Ambiance le jour de la naissance du Christ
Le jour J de la célébration de la nativité, la cour de cet orphelinat a enregistré diverses animations. À l’exception d’un groupe des tout-petits conviés à une autre cérémonie au Plateau, ceux restés sur place ont pleinement profité de la fête.
Ils étaient parfois sollicités par leurs encadreurs pour réceptionner des dons au profit de la communauté. Les donateurs étaient de tout âge, venant de divers horizons. Chacun, guidé dans ses actes par des intentions qui lui sont propres.
Parmi ces bienfaiteurs, figurent trois jeunes gens qui se distinguent par leur l’âge. Ils disent avoir créé une ONG dénommée « Tu comptes pour moi » dont l’objectif est de venir en appui aux enfants malades, ainsi qu’aux orphelins.
« Nous avons mis sur pied, cette ONG pour soutenir les enfants malades et les orphelins. Cette année, nos amis, nos familles ont collecté des fonds pour acheter des jouets que nous sommes venus vous remettre. Nous savons que pendant ces fêtes, des enfants n’ont pas la chance d’avoir les parents à leurs côtés. C’est le sens de notre démarche », soutient Krépi Kriska Livane. Toujours en notre présence, les dons ne faisaient qu’affluer.

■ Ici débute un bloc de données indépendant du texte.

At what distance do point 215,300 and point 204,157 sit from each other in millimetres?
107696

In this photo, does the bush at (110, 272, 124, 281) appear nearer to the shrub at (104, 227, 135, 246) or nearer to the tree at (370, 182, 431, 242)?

Tanoh Edvance Nauris, âgé de 15 ans, en classe de seconde au Lycée Garçons de Bingerville, se confie : « Nous avons mené des activités avec des donateurs qui nous ont remis des cadeaux et ont bien voulu passer des moments agréables avec nous. Je suis heureux quand on se retrouve entre nous frères, nous nous amusons. Nous savons que le Bon Dieu veille sur nous ».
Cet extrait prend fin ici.